Figure 5. Impact of NO on protein and RNA degradation in stationary phase

A. Cells carrying an IPTG-inducible, ssrA-tagged GFP were grown in the presence of inducer in both overnight and following cultures. At t=4 h, the inducer was removed, and the cultures were treated with 3 mM DPTA or left untreated. GFP levels were measured with a plate reader (Methods). Note that GFP in untreated cultures at t=8 h was not detectable. B–C. Total RNA were isolated from early stationary phase, DPTA-treated, and untreated late stationary phase cultures, and analyzed with a bioanalyzer. RNA integrity values range from 10 (intact) to 1 (totally degraded). For control groups (untreated), solvent was added to cultures. * indicates a statistical difference between untreated and DPTA treated groups (P-value<0.05, t-test). At least three biological replicates were performed for each experimental condition. Each data point represents the mean value ± standard error.
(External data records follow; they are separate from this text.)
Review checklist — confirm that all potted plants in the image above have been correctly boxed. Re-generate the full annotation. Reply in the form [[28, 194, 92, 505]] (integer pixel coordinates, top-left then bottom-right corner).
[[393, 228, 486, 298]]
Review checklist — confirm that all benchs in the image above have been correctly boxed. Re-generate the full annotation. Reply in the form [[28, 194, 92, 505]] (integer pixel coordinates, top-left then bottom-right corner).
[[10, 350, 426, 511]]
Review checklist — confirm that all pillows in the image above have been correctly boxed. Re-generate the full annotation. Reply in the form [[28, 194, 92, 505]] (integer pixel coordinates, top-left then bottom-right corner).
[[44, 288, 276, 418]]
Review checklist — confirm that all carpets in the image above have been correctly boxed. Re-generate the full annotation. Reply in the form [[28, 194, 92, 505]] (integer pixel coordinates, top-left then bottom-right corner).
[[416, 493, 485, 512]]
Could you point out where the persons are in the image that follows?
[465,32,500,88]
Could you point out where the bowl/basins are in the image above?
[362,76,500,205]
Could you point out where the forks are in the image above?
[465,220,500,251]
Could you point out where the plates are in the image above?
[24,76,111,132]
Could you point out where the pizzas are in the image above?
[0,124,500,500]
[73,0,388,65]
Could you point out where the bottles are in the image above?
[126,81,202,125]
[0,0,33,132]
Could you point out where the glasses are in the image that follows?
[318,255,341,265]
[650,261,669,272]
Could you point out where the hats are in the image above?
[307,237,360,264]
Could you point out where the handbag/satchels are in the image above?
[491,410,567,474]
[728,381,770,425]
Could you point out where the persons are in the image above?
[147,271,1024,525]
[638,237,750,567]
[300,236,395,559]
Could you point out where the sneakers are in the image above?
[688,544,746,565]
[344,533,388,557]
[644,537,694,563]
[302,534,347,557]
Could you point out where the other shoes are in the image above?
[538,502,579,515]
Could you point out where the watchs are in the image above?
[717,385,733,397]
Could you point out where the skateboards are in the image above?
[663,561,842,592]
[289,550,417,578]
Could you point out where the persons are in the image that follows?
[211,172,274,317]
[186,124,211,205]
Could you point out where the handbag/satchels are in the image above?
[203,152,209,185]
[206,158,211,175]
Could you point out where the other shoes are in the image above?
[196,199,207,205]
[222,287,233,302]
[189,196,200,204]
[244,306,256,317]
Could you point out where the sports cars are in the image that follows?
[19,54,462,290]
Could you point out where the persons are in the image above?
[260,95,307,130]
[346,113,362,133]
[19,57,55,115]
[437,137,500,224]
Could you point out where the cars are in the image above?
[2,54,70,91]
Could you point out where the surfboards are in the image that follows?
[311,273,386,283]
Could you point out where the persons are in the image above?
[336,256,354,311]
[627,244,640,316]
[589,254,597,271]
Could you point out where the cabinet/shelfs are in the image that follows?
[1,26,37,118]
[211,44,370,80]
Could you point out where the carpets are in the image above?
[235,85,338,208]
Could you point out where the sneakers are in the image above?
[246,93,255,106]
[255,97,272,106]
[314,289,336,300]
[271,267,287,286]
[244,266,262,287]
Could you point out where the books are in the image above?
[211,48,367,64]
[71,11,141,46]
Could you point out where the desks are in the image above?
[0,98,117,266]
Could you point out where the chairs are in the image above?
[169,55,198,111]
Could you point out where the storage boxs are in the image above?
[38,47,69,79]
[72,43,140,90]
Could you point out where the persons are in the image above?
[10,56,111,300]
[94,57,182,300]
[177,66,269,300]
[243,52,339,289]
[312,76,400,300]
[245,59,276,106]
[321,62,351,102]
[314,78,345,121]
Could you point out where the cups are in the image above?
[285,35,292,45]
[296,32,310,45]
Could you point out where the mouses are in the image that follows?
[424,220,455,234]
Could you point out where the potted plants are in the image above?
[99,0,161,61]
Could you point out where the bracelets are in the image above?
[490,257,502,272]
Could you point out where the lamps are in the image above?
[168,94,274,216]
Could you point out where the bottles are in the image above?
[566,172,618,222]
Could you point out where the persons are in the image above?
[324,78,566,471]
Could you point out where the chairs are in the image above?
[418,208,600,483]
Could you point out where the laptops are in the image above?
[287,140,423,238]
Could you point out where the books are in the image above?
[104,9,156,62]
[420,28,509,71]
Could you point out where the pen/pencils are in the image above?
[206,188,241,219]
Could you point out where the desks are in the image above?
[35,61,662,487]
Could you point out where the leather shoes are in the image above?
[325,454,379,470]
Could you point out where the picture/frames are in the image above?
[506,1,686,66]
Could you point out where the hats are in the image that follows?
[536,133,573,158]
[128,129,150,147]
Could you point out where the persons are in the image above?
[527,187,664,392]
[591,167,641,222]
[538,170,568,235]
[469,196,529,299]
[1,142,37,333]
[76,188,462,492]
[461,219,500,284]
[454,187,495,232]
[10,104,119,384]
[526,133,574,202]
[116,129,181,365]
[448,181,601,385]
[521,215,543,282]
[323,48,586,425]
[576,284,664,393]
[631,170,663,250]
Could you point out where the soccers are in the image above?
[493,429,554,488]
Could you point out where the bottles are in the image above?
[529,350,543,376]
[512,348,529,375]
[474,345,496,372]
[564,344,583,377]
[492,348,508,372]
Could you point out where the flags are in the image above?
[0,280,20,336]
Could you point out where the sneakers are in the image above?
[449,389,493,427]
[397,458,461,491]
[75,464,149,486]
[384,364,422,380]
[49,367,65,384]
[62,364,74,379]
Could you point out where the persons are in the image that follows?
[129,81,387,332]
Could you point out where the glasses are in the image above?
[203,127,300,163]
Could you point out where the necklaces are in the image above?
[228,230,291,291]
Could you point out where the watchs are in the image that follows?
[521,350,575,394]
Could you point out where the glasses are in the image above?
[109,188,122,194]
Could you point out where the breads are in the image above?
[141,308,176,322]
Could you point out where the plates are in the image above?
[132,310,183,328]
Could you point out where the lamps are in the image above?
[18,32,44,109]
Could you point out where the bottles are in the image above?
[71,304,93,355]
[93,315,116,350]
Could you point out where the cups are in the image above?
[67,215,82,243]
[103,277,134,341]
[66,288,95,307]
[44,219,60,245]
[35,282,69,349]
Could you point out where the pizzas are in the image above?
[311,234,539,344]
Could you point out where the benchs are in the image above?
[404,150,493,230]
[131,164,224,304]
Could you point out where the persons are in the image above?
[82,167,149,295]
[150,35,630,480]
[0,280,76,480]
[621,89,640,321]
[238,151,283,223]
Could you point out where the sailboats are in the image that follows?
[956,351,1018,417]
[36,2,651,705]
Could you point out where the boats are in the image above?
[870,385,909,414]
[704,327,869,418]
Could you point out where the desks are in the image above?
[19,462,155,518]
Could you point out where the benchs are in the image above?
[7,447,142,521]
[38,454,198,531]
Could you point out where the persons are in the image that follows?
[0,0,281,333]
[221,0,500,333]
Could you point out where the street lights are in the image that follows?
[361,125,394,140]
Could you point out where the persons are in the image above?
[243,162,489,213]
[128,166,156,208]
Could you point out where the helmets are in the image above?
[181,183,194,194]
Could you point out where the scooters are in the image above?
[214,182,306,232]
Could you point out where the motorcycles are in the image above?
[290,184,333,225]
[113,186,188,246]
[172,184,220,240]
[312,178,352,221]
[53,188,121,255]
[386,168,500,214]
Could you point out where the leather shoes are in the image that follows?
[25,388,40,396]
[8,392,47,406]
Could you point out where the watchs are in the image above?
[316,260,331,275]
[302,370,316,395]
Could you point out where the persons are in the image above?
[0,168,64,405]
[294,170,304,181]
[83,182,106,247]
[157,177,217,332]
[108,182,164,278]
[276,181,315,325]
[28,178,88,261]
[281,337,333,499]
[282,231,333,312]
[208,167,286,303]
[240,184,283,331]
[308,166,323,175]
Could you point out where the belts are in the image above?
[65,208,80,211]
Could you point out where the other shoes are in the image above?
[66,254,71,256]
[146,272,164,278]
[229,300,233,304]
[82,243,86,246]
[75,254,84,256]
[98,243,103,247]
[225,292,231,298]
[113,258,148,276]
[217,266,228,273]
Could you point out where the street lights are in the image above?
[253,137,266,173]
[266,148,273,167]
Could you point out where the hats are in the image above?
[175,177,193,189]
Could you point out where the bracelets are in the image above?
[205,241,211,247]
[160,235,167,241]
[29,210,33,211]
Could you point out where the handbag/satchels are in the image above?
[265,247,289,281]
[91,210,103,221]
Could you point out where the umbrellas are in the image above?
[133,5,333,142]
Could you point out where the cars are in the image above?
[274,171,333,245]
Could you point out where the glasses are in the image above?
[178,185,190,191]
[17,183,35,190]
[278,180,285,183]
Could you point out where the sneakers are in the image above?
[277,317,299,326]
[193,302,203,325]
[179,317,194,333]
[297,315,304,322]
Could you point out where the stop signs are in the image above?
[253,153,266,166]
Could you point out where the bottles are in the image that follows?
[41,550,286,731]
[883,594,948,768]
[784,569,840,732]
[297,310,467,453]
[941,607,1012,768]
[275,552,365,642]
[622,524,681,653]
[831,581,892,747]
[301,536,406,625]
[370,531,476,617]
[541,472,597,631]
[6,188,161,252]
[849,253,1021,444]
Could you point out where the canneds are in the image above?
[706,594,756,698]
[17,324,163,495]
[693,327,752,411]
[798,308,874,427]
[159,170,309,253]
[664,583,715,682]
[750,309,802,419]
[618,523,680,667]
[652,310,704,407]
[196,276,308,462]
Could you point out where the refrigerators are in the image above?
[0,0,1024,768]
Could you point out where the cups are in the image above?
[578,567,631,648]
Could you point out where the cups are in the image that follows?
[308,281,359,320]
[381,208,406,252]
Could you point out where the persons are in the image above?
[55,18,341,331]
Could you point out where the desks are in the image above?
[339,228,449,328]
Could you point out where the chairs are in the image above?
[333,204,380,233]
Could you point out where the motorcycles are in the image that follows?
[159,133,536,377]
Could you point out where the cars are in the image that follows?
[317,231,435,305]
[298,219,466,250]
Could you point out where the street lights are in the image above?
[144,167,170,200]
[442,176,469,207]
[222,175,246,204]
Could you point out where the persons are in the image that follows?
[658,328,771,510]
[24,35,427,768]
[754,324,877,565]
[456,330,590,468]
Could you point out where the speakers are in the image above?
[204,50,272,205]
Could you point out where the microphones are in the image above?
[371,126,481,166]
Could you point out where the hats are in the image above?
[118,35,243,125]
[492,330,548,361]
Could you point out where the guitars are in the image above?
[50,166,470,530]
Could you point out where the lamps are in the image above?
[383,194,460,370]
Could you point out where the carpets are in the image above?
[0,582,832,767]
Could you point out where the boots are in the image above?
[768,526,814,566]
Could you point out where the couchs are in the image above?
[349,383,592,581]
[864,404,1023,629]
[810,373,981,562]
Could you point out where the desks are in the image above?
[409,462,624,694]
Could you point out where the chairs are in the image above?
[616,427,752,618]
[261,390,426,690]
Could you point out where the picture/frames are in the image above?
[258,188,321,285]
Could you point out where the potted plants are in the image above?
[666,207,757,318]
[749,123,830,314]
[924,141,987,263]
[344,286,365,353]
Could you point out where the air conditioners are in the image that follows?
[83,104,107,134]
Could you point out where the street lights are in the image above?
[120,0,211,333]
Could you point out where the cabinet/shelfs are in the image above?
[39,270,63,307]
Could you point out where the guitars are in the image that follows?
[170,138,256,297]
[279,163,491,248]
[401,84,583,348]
Figure 6. Persister levels of WT, ΔhmpΔnorV, and ΔnsrR

Cell cultures at t=4 h were treated with DPTA at indicated concentrations. For control groups (untreated), solvent was added to cultures. At t=24 h, persister assays were performed. A. Survival fractions of WT were monitored for 7 h during ampicillin and ofloxacin treatments. B. Survival fractions of ΔhmpΔnorV were monitored for 7 h during ampicillin and ofloxacin treatments. C. Survival fractions of ΔnsrR were monitored for 7 h during ampicillin and ofloxacin treatments. * indicates a statistical difference between untreated and DPTA treated groups (P-value<0.05, t-test). The 7 hour time points of the survival data (final time points) were used for statistical analysis. At least three biological replicates were performed for each experimental condition. Each data point represents the mean value ± standard error.

Figure 7. Growth and oxygen consumption of WT, ΔhmpΔnorV, and ΔnsrR following NO treatment

Cell cultures at t=4 h were treated with DPTA at indicated concentrations. A. Cell growth and oxygen utilization of WT were monitored at indicated time points. B. Cell growth and oxygen utilization of ΔhmpΔnorV were monitored at indicated time points. C. Cell growth and oxygen utilization of ΔnsrR were monitored at indicated time points. At least three biological replicates were performed for each experimental condition. Each data point represents the mean value ± standard error.